You missed nothing. I can see that adding documentation for that is a good idea. The reasoning behind not retaining old information is that the original label does not hold intrinsic value beyond separating the label from the other labels in the image. I see no reason to add the complexity of retaining information because I would not know how to handle the very likely case of two images with the same label being added, possibly even at the same spot. Are they different? Are they the same? I cannot tell from the library side. What I can see is to add the option to add a static mapping or a mapping function similar to the Java library. Then you could use the mapping to reconstruct from result back to data

gselzer commented 2 years ago

What I can see is to add the option to add a static mapping or a mapping function similar to the Java library. Then you could use the mapping to reconstruct from result back to data

This sounds great!

tomburke-rse commented 2 years ago

@gselzer is this just something you noticed and wanted clarified or does this produce actual problems for anything else? Just so that I can prioritize the issue.
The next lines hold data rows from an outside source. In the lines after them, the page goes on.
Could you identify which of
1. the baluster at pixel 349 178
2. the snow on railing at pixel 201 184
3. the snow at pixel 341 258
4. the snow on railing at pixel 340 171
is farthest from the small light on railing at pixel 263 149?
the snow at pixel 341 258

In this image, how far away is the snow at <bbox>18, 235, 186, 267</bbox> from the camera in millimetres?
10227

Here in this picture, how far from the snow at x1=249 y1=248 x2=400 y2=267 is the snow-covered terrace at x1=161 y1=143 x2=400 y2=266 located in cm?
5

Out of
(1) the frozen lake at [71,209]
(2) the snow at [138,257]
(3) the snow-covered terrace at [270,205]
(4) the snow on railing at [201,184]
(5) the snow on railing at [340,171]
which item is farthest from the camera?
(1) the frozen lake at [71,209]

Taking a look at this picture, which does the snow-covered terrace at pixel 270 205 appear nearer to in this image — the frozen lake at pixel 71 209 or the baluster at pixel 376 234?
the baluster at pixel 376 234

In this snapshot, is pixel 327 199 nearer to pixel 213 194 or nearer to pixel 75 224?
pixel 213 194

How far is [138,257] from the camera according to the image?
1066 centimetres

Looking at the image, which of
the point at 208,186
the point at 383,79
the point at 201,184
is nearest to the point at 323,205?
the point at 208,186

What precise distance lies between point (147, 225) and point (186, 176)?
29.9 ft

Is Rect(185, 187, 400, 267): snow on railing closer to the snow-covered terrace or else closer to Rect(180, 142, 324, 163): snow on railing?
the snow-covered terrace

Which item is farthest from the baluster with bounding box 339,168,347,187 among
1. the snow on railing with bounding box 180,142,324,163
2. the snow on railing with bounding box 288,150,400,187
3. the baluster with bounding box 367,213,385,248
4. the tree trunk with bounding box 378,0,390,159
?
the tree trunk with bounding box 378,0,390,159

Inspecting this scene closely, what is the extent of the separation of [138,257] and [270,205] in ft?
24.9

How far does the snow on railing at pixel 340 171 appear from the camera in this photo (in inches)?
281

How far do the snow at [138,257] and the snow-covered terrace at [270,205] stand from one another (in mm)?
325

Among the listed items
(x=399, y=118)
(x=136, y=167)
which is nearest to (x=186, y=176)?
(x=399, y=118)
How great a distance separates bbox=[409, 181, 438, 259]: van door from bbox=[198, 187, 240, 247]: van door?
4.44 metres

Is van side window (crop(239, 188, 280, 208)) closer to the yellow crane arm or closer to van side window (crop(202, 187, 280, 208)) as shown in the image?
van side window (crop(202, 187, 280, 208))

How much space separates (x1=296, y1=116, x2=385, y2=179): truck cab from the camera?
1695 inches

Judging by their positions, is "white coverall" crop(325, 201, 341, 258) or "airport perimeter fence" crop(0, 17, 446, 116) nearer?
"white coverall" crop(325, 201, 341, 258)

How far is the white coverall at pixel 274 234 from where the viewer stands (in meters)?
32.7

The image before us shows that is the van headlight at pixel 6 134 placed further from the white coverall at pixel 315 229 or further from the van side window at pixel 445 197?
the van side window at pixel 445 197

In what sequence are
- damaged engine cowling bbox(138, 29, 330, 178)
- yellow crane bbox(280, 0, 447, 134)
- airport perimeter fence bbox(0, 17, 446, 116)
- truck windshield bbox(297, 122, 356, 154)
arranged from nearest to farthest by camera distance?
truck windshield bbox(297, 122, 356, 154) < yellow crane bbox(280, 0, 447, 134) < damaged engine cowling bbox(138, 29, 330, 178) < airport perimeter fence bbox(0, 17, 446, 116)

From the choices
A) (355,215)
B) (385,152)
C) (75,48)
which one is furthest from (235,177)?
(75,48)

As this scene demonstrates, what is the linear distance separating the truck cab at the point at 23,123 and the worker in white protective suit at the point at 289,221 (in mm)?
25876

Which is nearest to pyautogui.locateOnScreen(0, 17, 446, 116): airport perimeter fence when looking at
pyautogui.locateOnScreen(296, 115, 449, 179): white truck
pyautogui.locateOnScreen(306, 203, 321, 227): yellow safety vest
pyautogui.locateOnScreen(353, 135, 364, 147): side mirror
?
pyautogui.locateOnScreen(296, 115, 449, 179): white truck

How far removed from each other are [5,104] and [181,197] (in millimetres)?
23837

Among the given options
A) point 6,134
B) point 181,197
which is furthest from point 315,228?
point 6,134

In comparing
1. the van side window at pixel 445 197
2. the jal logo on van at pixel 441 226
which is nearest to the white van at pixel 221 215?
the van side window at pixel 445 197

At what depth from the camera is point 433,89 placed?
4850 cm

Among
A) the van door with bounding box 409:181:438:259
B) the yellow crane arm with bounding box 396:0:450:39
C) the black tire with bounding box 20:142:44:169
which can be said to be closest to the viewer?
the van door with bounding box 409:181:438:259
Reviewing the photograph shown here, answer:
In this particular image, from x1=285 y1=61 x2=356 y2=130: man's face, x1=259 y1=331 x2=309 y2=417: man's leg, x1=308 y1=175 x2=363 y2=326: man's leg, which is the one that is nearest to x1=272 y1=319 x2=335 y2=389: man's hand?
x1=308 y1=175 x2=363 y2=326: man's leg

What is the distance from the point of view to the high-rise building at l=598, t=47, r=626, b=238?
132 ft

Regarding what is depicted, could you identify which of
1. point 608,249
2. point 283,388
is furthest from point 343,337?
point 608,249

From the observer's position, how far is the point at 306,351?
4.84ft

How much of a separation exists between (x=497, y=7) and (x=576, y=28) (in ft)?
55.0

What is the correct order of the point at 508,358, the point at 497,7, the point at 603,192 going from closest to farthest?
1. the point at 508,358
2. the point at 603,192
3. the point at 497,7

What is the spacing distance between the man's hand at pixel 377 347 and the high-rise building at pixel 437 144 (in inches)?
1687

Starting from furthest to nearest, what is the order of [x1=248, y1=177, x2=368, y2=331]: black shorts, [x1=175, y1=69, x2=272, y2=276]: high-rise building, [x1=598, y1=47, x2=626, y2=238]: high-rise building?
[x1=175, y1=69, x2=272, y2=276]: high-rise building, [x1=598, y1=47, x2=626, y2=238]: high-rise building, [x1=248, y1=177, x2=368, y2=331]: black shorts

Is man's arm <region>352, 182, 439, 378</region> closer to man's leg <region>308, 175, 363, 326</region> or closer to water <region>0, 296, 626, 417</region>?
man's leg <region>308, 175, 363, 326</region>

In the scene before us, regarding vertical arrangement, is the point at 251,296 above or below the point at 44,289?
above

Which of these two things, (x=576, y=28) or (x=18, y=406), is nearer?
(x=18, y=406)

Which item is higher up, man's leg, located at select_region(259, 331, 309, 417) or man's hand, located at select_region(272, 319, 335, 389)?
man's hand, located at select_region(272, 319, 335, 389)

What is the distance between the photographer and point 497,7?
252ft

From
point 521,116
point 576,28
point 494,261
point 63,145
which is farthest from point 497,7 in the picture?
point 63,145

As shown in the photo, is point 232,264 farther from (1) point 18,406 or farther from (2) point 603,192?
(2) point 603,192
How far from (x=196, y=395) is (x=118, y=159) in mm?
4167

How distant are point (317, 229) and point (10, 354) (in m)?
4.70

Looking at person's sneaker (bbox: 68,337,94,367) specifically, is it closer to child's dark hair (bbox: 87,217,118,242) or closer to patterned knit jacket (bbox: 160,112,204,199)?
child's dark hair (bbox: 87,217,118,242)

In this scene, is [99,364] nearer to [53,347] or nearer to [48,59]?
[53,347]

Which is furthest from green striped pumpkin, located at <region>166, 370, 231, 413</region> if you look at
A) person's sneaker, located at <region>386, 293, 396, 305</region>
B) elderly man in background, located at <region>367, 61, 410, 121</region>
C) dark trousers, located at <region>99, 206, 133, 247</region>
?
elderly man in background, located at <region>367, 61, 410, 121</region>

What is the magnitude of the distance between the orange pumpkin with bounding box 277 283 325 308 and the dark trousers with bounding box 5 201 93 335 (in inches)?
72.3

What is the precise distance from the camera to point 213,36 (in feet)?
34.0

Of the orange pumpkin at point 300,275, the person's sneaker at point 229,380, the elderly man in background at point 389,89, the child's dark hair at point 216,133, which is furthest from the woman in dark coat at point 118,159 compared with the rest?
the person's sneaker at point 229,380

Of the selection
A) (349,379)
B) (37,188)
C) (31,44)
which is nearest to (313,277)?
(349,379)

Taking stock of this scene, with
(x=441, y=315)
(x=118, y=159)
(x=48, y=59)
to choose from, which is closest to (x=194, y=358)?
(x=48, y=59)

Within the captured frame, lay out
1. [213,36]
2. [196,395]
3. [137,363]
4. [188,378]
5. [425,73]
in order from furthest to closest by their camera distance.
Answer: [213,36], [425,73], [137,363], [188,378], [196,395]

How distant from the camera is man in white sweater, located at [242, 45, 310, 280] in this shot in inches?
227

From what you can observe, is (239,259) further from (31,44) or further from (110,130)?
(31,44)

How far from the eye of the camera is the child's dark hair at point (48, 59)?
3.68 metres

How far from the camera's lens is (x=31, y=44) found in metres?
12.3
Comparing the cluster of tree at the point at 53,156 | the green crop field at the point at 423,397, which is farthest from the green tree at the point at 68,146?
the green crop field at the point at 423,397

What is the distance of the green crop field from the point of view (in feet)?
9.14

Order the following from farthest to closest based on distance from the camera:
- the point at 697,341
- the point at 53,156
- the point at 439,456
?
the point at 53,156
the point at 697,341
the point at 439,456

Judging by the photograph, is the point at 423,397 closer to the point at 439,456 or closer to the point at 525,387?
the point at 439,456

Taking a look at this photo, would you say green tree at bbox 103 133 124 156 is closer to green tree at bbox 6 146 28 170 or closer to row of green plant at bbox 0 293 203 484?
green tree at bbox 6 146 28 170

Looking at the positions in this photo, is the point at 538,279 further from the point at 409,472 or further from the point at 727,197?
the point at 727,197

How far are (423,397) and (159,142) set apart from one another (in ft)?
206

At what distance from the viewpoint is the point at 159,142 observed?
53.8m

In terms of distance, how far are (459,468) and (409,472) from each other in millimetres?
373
gselzer commented 2 years ago

This is not urgent, it just affects what I can assert in my napari-imagej conversions.

See https://github.com/imagej/napari-imagej/commit/6a67a661f9bf4f9de3689ce0acd8d04bdcef2c58#diff-9e1a0edede8c7f299251e523eb4010ed868090b397db9bf7881c18ab3dfdbf18R160

tomburke-rse commented 2 years ago

I see, thanks @gselzer! The way you assert is looks absolutely right though. At least for one source image.

gselzer commented 2 years ago

I see, thanks @gselzer! The way you assert is looks absolutely right though. At least for one source image.

Thanks for looking over that function :sweat_smile:. I think the assert covers the use cases for napari-imagej, since we will only ever be adding one source image to the Labeling.